3. What are 5 of your favourite albums of all time?

This kind of question is WAY too hard for me to answer! So instead I will just list the last five albums I listened to beginning to end:

Pharaoh Sanders – Karma
Eiko Ishibashi & Darin Gray – Ichida
Eius Komariah – Bulan Sapasi
Jenny Hval – Classic Objects
John Fahey – Death Chants, Breakdowns, and Military Waltzes

4. What do you associate with Berlin?

Keeping living alive despite the grey.

5. What’s your favourite place in your town?

I’m not sure what my town actually IS so it’s complicated. Right now it’s just outside Stuttgart, so in that case I’m going to have to answer: the forest. But generally my answer is wherever is near the closest large body of water.

6. If there was no music in the world, what would you do instead?

It would definitely involve spending an even larger ratio of time cooking and talking about chilis than I already do.

7. What was the last record/music you bought?

I think it was either Hantu – Zither EP or the reissue of Pauline Oliveros’ Accordion and Voice.

8. Who would you most like to collaborate with?

I feel very fortunate that I already work with many people I both adore and admire, but I’d love to cook with Ixta Belfrage, or go recording/listening with Annea Lockwood.

9. What was your best gig (as performer or spectator)?

Again so tricky! What does best mean? Maybe what I hold in my memory in the most vivid way is Akira Sakata singing with airplanes by the river in Austin for No Idea Festival, or the whole southbank centre audience leaping to their feet to dance for Selda Bağcan, but maybe my favourite performance I’ve done was actually a small house concert in Charles Curtis’ living room.

10. How important is technology to your creative process?

It used to be fairly distant to my process as a performer which was much more about bodies and physicality and phenomena and spaces, but now that I work more and more assembling recordings and generating sound electronically in digital spaces, it’s come to be something I really love, and even miss when I don’t have much time for it. Not in any gear fetish sort of way, my tools are fairly simple, but I love the worlds that it becomes possible to inhabit through them, what it’s possible to construct or reveal.

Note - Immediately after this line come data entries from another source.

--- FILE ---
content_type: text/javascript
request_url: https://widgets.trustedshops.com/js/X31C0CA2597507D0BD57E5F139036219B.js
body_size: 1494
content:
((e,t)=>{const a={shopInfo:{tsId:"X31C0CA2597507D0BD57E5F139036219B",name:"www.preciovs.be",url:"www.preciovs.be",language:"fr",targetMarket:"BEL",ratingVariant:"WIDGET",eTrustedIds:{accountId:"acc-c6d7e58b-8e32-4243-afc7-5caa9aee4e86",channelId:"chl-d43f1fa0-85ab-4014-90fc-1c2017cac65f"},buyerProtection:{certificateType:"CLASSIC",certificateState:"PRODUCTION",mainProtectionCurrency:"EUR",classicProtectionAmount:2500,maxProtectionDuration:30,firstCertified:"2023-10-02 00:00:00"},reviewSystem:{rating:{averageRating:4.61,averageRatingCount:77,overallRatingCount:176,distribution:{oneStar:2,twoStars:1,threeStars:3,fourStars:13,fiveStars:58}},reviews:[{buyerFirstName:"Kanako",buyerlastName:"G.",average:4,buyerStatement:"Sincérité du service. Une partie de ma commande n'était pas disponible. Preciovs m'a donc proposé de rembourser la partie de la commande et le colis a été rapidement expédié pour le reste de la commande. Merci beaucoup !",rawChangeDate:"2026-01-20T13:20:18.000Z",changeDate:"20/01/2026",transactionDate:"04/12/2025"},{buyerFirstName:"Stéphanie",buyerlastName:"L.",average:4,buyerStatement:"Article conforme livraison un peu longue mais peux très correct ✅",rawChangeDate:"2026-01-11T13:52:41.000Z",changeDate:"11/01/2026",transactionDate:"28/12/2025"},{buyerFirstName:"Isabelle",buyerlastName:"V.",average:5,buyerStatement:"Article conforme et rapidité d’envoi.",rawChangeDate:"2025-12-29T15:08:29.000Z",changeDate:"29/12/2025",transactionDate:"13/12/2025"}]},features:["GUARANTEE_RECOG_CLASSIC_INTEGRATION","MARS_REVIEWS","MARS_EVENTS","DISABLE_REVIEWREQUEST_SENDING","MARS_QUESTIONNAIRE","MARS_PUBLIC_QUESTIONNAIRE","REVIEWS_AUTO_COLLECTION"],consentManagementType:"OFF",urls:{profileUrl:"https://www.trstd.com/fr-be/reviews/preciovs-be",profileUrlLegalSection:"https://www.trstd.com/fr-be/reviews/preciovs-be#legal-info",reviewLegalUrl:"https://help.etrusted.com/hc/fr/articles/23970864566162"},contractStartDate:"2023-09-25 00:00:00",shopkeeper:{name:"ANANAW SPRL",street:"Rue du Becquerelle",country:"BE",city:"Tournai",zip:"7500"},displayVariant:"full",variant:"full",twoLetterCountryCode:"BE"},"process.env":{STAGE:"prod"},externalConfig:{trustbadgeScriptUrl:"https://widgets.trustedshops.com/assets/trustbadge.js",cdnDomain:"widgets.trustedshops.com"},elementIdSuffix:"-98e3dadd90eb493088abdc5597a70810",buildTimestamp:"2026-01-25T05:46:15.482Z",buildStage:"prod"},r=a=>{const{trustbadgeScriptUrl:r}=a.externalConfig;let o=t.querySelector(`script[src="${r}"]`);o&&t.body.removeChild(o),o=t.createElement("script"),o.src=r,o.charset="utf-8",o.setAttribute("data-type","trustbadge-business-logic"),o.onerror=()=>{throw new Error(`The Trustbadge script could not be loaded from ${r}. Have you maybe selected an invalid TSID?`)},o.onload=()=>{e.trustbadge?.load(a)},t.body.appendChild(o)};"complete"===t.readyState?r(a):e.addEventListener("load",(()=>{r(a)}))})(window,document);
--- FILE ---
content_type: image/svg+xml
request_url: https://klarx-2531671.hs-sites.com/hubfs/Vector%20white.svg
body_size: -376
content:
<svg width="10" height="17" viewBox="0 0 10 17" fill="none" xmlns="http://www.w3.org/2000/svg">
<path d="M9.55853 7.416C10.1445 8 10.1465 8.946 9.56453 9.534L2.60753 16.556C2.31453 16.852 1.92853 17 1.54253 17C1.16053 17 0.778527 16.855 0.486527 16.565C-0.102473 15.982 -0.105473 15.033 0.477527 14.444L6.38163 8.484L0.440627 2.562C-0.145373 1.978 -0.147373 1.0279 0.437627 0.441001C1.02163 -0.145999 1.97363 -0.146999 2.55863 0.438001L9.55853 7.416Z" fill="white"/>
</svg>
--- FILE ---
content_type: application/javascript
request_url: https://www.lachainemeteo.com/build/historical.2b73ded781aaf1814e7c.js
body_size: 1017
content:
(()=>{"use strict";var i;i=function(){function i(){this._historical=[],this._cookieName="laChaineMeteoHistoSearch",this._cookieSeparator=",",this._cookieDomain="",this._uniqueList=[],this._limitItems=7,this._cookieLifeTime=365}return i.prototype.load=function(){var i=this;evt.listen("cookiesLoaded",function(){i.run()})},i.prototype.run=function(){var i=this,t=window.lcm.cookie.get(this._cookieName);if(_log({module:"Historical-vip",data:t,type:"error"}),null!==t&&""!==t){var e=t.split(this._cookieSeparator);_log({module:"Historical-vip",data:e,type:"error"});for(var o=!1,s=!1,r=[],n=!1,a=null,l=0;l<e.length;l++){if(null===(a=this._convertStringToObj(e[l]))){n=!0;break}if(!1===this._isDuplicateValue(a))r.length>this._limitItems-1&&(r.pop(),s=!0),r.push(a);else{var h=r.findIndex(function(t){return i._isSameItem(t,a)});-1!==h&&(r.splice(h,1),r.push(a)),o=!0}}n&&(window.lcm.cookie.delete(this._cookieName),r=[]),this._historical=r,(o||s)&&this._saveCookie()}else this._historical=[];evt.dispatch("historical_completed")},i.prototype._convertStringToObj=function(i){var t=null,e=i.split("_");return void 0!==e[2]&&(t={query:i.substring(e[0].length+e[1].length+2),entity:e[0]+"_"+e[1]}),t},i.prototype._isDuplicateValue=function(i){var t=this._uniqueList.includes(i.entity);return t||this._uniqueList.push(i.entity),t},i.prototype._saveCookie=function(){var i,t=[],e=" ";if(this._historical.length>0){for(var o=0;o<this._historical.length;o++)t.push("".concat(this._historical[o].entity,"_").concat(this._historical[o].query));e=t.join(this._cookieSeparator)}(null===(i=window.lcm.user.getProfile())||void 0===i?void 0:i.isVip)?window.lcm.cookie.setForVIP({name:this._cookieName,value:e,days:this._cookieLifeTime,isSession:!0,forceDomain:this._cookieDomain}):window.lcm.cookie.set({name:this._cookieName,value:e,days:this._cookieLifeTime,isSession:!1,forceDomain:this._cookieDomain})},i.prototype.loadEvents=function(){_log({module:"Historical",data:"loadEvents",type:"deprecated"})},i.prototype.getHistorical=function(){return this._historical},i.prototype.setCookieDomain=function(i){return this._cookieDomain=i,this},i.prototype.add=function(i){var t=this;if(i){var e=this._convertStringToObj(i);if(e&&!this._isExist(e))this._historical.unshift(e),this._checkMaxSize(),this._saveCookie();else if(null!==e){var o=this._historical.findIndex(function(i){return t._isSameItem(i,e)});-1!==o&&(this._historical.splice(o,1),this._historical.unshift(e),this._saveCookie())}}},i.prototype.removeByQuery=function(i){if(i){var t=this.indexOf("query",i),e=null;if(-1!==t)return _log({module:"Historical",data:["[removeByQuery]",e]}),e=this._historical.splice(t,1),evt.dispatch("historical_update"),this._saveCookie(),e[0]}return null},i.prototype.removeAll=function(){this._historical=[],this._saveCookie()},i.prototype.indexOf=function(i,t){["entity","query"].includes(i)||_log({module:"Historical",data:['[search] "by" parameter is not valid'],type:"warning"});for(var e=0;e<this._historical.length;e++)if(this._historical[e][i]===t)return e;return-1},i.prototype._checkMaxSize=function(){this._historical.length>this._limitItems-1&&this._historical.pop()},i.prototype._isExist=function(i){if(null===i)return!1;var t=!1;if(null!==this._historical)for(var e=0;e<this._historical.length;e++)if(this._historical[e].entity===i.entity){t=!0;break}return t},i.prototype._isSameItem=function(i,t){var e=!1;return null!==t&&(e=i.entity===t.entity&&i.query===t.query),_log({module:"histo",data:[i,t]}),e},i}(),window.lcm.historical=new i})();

11. Please tell us, what the audience can expect from your piece you present at galerie weisser elefant x Digital in Berlin session.

I’m going to play a piece that just appeared one afternoon on the day that a friend’s coffin was being decorated, but I don’t think of this as in any way ‘sad’ music. It feels more like a gift. It’s for two cellos theoretically, but I’ll be using some electronics/playback. Expect slow moving but rich, buzzing, alive cello chord phasing.